EBITDA(1) for the first quarter was $6.4 million, a 23% increase compared to $5.2 million in the same quarter of the previous year.
Net profit for the first quarter was $4.1 million or $0.53 per share basic and $0.52 per share diluted, a 20% increase compared to $3.4 million or $0.45 per share basic and diluted in the same quarter of the previous year.
See caution regarding non-GAAP measures at the end of this press release
"The results for this quarter continue to show the benefit of the combined strength of our 5 service offerings", stated Jacqueline Gauthier, CFO. "The increase in revenues this quarter from both organic and acquisitive means allowed the Company to report record quarterly revenues. In addition, with significant improvement in gross margin percentages the Company was able to increase its EBITDA levels at a higher pace than its revenue growth, while at the same time continue investments in its business development and delivery capabilities; therefore providing for a solid return to shareholders."

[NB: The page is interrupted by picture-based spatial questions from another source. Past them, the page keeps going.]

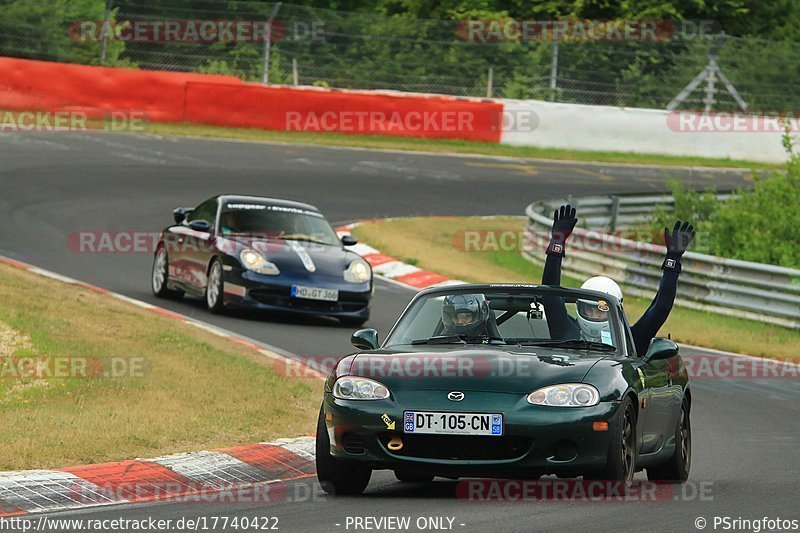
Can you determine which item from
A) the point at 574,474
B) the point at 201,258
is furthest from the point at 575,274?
the point at 574,474

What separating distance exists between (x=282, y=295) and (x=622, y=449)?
9.50 m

"I am extremely proud of the team's efforts in the quarter delivering a new high for our Q1 results", stated Kevin Ford, CEO. "This quarter's results mirror our strategy of both organic and acquisitive growth and all service lines are positively contributing to these results", stated Ford.
“We are also very pleased with the contribution of International Safety Research Inc. (ISR) acquired in May 2017 which represents 4% of our revenue growth this quarter. ISR is a longstanding and trusted partner in the nuclear industry. At this early stage, ISR’s performance has met our expectations and integration efforts continue to go well. The complementary markets of ISR present an excellent opportunity to bring our collective capabilities to bear and I am confident that our combined team will be successful in future pursuits.” continued Ford.

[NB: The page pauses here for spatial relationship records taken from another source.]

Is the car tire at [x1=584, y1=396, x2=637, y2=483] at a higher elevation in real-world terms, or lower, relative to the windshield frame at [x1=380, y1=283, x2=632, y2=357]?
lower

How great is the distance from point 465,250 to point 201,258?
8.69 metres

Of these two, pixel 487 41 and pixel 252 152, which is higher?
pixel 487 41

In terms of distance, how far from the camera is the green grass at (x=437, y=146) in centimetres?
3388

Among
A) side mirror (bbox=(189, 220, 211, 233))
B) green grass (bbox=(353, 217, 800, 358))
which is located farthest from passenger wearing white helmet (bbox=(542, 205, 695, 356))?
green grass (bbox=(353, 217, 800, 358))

"I am also pleased to announce changes to our executive ranks. First, Jerry Johnson, currently the BTS VP of Training and Engineering Services, will be taking on the role of Chief Information Officer at Calian Group. Increasingly, technology is becoming a key enabler to our growth objectives and Jerry is uniquely positioned to lead Calian Group in the delivery of our technology enablers. Jerry is transitioning into the new role while we conduct a search for his replacement. Also, at the heart of our growth objectives are clearly our employees. I have asked Lynn Stevens, currently the BTS division VP of Human Resources, to join our corporate ranks as the companies Chief Human Resources Officer (CHRO). Lynn will be working with both divisions to ensure that critical activities in the recruitment of the best talent, continued evolution of our HR function and leveraging best practices in the development of our employees are being executed while providing a focal point for integration of employees from future acquisitions. Lynn's current role at BTS will not be replaced. I view these appointments as critical as we continue to align our internal capacity to the pace our of growth agenda".

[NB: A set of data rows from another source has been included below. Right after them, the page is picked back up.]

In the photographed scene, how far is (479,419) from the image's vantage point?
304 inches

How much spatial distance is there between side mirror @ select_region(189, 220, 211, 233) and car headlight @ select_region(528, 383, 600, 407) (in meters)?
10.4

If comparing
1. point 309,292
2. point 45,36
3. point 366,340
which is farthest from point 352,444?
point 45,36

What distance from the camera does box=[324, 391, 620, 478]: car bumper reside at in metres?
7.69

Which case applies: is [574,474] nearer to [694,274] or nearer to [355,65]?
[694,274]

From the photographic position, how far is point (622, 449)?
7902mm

"With over 65 consecutive profitable quarters, positive cash flows, a strong balance sheet and enviable backlog, our financial position is very strong which provides the facility to continue to invest in innovation. While we are confident in our organic growth opportunities, we continue to search proactively for M&A opportunities that support our growth objectives", continued Ford.
Management continues to focus on its key strategic initiatives. Traditional markets in which Calian operates are stable and management expects organic revenue and earnings growth in most or all of its service lines through the successful execution of our growth strategy. However, we must caution that revenues realized are ultimately dependent on the extent and timing of future contract awards as well as customer utilization of existing contracting vehicles. Based on currently available information and our assessment of the marketplace, we expect revenues for fiscal 2018 to be in the range of $290 million to $310 million, net profit in the range of $1.90 to $2.20 per share.
Caution regarding non-GAAP measures:
This press release is based on reported earnings in accordance with IFRS. Reference to generally accepted accounting principles (GAAP) means IFRS, unless indicated otherwise. This press release is also based on non-GAAP financial measures including EBITDA, adjusted net profit and adjusted net profit per share. These non-GAAP measures are mainly derived from the interim consolidated financial statements, but do not have a standardized meaning prescribed by IFRS; therefore, others using these terms may calculate them differently. Management believes that providing certain non-GAAP performance measures, in addition to IFRS measures, provides users of our financial reports with enhanced understanding of our results and related trends and increases transparency and clarity into the core results of our business. Refer to the MD&A for definitions of these metrics and reconciliations to the most comparable IFRS measures.